GIVEN PASSAGE.
▶

Repayment of your student loans begins once you graduate, leave school, or drop below half-time. However, most loans have a six or nine-month grace period from the point at which you become less than a half-time student to the point at which your first payment is due.
Both subsidized and unsubsidized Federal Stafford loan borrowers are entitled to receive a grace period. A grace period is a transitional period that gives you time to get your finances together before your first loan payment is due. Your grace period begins the day you drop below half-time enrollment status and lasts six months.
During the grace period, the federal government continues to pay the interest on subsidized Federal Stafford loans. Unsubsidized Federal Stafford loan borrowers, however, are responsible for payment of the interest from the first day funds are disbursed. You can pay the interest on a monthly or quarterly basis, or allow the interest to accrue and capitalize into the principal balance of your loan.
During repayment ,your payment must be at least $50 a month ($600 annually), and you have a maximum of ten years under standard repayment. The exact amount of your payment and number of months to repay depends on the total amount you borrowed.

◀

DATASET CONTENT.
▶

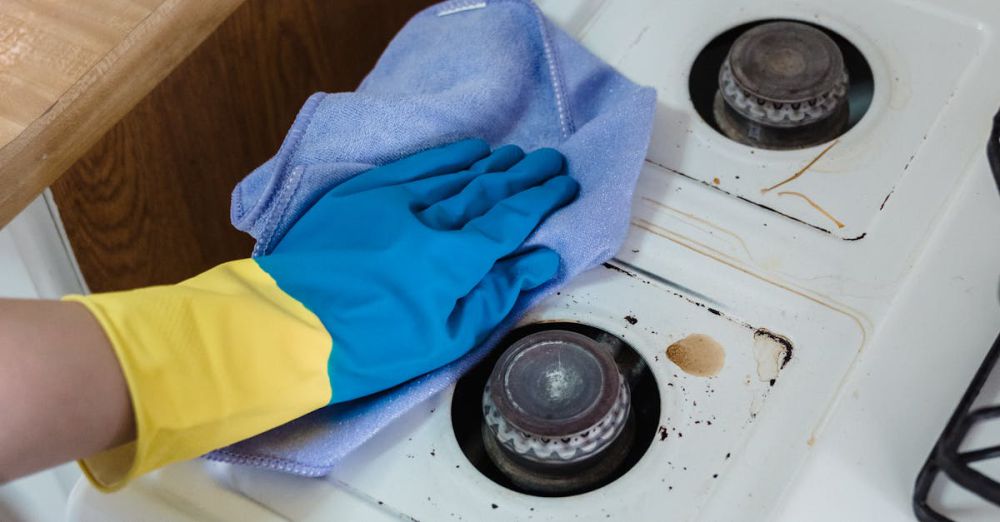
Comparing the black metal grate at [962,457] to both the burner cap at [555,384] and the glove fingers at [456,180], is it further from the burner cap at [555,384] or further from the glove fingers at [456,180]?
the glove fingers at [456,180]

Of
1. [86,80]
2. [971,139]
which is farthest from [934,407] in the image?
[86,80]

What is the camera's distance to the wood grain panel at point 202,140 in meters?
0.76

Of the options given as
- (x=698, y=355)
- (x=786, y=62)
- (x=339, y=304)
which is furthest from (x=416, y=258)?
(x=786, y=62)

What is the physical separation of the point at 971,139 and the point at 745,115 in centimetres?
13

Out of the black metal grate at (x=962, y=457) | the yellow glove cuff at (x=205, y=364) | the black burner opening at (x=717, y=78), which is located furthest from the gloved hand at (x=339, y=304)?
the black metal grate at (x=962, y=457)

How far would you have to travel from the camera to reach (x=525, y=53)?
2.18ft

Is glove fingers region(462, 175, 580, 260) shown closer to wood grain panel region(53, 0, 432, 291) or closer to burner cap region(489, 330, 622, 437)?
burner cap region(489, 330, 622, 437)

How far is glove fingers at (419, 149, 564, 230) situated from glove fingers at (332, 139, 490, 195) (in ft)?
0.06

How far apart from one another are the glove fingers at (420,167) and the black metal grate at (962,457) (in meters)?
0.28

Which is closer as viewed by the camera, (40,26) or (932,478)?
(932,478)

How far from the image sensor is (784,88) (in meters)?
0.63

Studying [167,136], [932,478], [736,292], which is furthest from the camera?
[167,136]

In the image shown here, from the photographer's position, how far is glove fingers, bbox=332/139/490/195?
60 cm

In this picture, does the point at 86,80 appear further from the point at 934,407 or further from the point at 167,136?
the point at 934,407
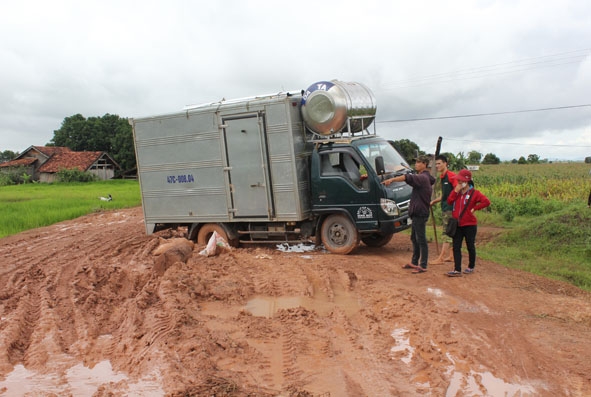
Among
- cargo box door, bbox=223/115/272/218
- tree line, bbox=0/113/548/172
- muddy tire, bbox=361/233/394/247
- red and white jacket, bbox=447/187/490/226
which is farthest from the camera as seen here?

◀

EXERCISE PROMPT. Write a continuation of the passage on student loan repayment, picking up after its final sentence. You can set the items aside.

RESPONSE TO THE EXERCISE.
Rights and Responsibilities
You have the right to prepay part or your entire loan obligation at any time without penalty. This can help reduce the total cost of your loan. You may have the right to have your loan canceled in part or in its entirety if you participate or participated in the National Service Trust Program, or if you become totally and permanently disabled or die.
The Federal Stafford Loan Forgiveness Demonstration program also allows for partial repayment of loans for teachers in certain schools teaching certain subjects, full-time nurses in certain types of hospitals or health care centers, or volunteers under the Peace Corps Act or ACTION Programs. This program is subject to federal funding.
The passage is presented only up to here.